About Phil Dye

Phil Dye has been described as the engaging yet slightly mad king of Australian citizen neuroscience.

He began his career as a school teacher on the South Coast of NSW. After 16 years of teaching, he retrained in Communication Management specializing in science and medical communication.

“I’m unsure about the engaging part but I am slightly mad at times. Isn’t everyone?”

Phil worked for the NSW Blood Service and the Australian Bone Marrow Registry before eventually becoming the National Communication Manager for the Australian Organ Donation and Transplantation Service (ACCORD). In this role he was the winner of the NSW Golden Target Award for his school-based community communication programs around organ donation.

                      YES, body parts!

He went on to lecture in Communication at UTS and in 1998, wrote  ‘The Father Lode’, published by Allen and Unwin.

Between 2011 and 2013, Phil worked with people with extreme disabilities. These were people who had up to 80 seizures a day or had never experienced a voluntary movement in their life. His musical skill (just search Spotify for Phil Dye) became an important part of this work and began his interest in the brain.

In 2014 he became an educator in the School of Medical Sciences at the University of NSW. His role was to make complex concepts simple and use plain English to teach everyone from school aged children to visiting overseas medical delegations.

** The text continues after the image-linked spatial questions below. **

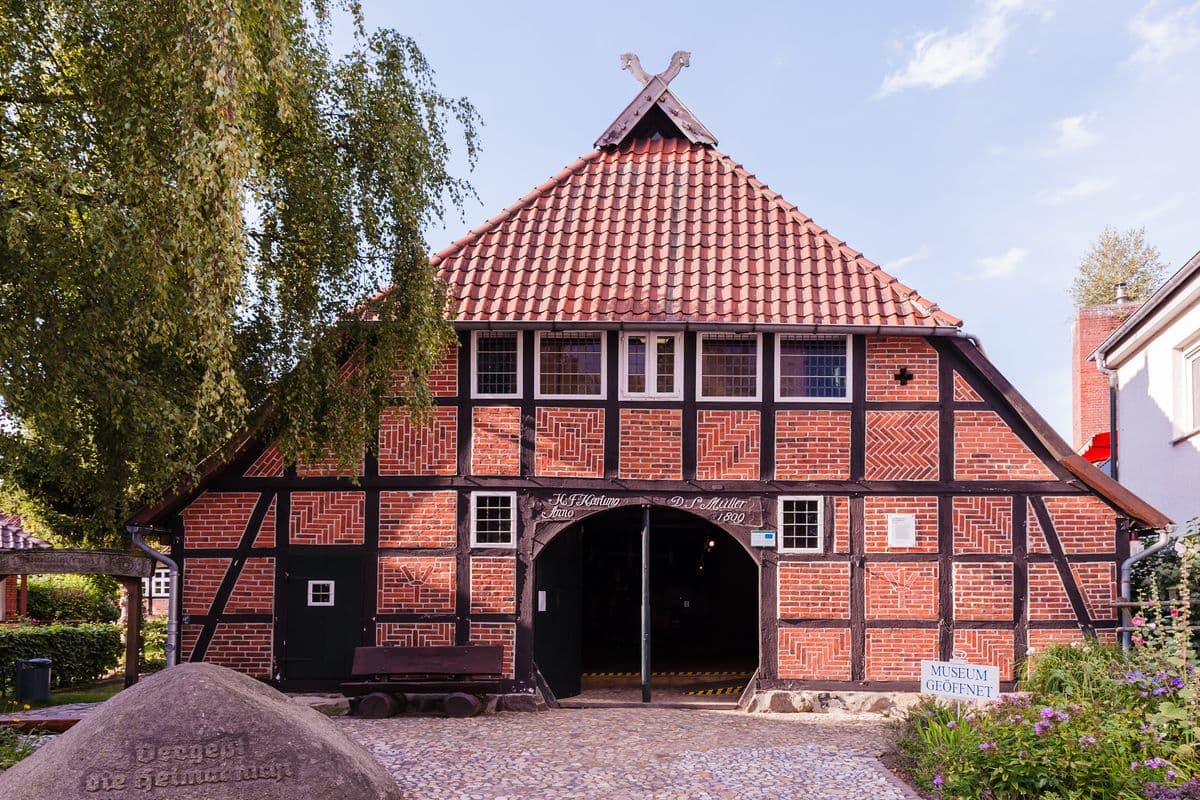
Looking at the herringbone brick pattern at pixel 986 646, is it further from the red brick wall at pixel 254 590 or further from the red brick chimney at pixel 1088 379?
the red brick chimney at pixel 1088 379

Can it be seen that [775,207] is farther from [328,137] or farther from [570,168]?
[328,137]

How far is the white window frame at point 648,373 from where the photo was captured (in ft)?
41.1

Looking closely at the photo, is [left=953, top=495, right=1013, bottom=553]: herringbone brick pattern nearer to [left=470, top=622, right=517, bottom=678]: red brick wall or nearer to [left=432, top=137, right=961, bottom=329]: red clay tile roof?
[left=432, top=137, right=961, bottom=329]: red clay tile roof

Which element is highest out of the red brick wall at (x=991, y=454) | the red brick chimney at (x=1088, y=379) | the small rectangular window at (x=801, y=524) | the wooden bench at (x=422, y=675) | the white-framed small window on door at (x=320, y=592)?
the red brick chimney at (x=1088, y=379)

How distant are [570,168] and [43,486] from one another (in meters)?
8.82

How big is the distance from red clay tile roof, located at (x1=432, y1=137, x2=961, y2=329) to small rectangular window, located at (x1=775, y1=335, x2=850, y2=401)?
0.46m

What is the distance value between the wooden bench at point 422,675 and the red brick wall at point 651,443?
2.69m

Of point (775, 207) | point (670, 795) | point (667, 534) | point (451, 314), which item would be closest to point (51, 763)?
point (670, 795)

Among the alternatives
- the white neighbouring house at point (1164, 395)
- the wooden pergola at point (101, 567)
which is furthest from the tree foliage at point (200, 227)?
the white neighbouring house at point (1164, 395)

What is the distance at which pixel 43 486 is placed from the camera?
14.9 m

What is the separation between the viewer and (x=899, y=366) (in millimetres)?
12562

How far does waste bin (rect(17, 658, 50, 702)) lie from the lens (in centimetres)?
1345

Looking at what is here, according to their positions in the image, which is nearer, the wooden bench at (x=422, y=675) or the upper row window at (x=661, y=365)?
the wooden bench at (x=422, y=675)

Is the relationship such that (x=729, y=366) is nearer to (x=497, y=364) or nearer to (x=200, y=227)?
(x=497, y=364)
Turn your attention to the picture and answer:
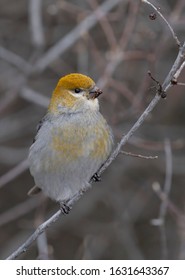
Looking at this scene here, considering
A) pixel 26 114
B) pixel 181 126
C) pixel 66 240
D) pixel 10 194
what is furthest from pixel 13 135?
pixel 181 126

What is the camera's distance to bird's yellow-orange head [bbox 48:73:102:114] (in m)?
5.13

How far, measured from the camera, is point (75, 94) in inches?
206

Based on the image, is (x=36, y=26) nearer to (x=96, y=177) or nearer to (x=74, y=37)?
(x=74, y=37)

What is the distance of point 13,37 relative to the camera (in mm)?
8289

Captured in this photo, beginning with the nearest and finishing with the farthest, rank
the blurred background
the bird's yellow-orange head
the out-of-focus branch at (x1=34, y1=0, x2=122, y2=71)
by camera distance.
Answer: the bird's yellow-orange head < the out-of-focus branch at (x1=34, y1=0, x2=122, y2=71) < the blurred background

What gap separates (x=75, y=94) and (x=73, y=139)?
0.35 meters

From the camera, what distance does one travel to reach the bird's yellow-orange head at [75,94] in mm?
5133

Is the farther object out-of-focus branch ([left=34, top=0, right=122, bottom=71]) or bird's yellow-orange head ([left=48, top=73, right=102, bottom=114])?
out-of-focus branch ([left=34, top=0, right=122, bottom=71])

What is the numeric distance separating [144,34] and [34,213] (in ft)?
9.24

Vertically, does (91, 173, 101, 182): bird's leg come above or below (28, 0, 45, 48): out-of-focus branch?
below

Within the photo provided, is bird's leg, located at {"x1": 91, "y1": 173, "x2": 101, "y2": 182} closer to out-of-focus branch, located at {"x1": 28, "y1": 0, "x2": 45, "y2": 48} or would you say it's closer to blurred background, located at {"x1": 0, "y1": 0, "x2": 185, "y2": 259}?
out-of-focus branch, located at {"x1": 28, "y1": 0, "x2": 45, "y2": 48}

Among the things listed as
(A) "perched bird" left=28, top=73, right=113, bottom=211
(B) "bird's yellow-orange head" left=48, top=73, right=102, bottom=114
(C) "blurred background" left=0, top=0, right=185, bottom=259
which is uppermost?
(C) "blurred background" left=0, top=0, right=185, bottom=259

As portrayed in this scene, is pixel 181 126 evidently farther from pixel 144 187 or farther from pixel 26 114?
pixel 26 114

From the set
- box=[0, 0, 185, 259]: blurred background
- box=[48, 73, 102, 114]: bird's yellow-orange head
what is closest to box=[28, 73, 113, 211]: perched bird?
box=[48, 73, 102, 114]: bird's yellow-orange head
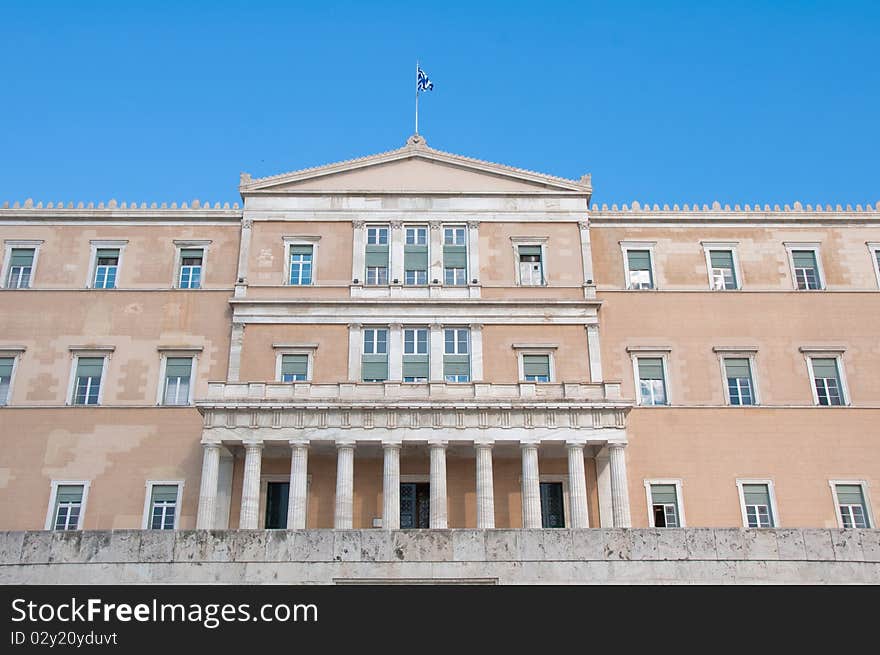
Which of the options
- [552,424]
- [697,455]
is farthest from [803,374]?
[552,424]

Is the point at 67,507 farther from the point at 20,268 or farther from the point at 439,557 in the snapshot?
the point at 439,557

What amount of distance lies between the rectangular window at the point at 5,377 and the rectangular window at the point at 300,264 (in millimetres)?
11479

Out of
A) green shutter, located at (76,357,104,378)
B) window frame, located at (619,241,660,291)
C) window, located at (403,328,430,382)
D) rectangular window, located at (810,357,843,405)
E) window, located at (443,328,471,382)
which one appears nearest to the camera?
window, located at (403,328,430,382)

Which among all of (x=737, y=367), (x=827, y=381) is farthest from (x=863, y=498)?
(x=737, y=367)

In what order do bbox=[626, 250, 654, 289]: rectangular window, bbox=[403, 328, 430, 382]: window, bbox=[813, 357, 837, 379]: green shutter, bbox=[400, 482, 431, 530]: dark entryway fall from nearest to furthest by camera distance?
bbox=[400, 482, 431, 530]: dark entryway
bbox=[403, 328, 430, 382]: window
bbox=[813, 357, 837, 379]: green shutter
bbox=[626, 250, 654, 289]: rectangular window

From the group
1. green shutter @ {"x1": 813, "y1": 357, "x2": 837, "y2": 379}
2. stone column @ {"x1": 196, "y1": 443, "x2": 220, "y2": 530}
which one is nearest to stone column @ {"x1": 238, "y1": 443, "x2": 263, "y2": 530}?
stone column @ {"x1": 196, "y1": 443, "x2": 220, "y2": 530}

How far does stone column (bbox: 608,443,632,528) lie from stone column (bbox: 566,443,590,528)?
1006mm

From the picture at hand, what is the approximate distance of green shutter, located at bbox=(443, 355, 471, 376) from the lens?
34.6 m

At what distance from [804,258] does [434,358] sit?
55.0ft

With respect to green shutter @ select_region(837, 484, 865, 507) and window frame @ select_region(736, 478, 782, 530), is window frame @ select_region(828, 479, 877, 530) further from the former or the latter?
window frame @ select_region(736, 478, 782, 530)

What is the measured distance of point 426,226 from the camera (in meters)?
37.3

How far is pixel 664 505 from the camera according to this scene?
33531 mm

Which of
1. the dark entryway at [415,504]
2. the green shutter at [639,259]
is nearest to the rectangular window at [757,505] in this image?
the green shutter at [639,259]
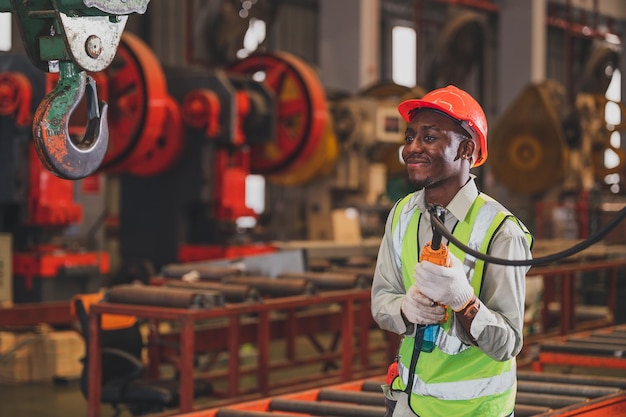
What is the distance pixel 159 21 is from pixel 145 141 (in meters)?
6.62

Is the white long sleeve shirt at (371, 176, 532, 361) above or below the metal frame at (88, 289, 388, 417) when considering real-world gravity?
above

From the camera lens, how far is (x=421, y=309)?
2156 mm

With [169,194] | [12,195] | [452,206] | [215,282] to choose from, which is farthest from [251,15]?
[452,206]

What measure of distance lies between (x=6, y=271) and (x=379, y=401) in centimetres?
386

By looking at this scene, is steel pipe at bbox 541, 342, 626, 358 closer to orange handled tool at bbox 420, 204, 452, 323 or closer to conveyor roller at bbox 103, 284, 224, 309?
conveyor roller at bbox 103, 284, 224, 309

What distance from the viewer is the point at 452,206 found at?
2316 mm

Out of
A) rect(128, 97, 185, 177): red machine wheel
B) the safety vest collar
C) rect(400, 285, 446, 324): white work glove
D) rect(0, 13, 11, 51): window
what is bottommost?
the safety vest collar

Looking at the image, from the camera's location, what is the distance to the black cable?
1958 mm

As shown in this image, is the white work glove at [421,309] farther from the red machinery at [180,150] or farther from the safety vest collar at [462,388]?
the red machinery at [180,150]

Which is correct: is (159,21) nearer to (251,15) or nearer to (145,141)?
(251,15)

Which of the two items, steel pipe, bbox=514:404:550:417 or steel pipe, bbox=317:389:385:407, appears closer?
steel pipe, bbox=514:404:550:417

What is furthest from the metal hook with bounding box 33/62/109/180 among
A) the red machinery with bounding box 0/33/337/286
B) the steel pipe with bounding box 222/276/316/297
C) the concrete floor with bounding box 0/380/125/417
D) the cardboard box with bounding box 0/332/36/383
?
the red machinery with bounding box 0/33/337/286

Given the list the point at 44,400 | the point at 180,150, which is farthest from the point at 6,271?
the point at 180,150

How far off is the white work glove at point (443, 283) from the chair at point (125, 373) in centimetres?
285
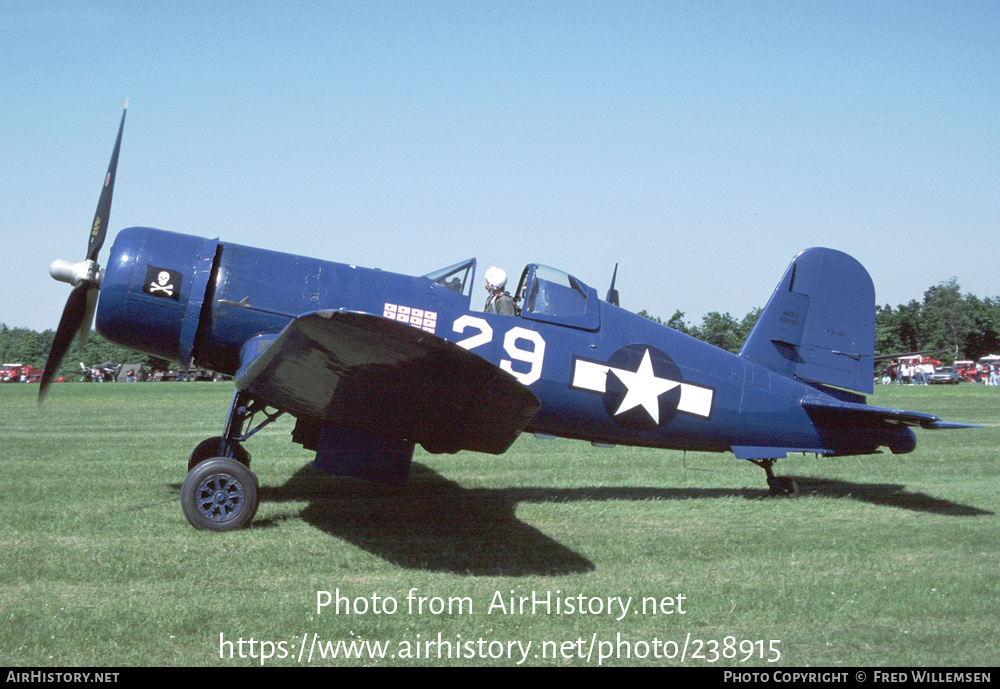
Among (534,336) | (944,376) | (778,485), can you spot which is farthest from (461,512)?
(944,376)

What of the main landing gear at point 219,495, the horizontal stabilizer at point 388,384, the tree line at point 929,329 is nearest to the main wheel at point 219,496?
the main landing gear at point 219,495

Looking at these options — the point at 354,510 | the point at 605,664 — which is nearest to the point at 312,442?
the point at 354,510

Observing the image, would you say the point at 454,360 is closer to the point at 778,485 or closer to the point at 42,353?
the point at 778,485

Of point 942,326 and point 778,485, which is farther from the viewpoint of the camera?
point 942,326

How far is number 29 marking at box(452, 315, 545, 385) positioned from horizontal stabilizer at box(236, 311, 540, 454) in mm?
1057

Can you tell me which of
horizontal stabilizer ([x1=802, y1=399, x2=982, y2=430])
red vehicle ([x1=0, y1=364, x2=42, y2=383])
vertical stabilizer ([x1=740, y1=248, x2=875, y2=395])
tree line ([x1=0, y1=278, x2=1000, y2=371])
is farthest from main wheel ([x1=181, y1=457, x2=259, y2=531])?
tree line ([x1=0, y1=278, x2=1000, y2=371])

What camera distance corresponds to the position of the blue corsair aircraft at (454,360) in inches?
203

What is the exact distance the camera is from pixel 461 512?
703 cm

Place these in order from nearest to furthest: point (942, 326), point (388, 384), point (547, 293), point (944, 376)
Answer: point (388, 384)
point (547, 293)
point (944, 376)
point (942, 326)

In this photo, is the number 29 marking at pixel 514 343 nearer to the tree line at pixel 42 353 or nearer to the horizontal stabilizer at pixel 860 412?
the horizontal stabilizer at pixel 860 412

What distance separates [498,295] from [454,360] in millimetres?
2407

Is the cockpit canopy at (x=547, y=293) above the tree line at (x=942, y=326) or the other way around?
the other way around

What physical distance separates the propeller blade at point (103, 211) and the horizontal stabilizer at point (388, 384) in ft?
8.27

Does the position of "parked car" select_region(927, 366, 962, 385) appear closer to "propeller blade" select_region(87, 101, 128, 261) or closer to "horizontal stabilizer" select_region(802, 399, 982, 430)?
→ "horizontal stabilizer" select_region(802, 399, 982, 430)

One of the concepts he explained was the use of the Deep Brain Implant to treat conditions like Parkinson’s Disease and Epilepsy. This further seeded his fascination with the brain and led him to create Mindz Brainplay – the first concept to take neuroscience out of the lab and into the schools, pubs, nightclubs and boardrooms. Mindz Brainplay operated via franchisees throughout Australia and Phil began to be known as Phil Dye the Brain Guy.

Covid-19 changed Mindz Brainplay from a multi-state entity to a single NSW entity. ‘Phil Dye the Brain Guy’ is the result this devolution yet Phil remains as passionate about brain health and education as he was in 2014.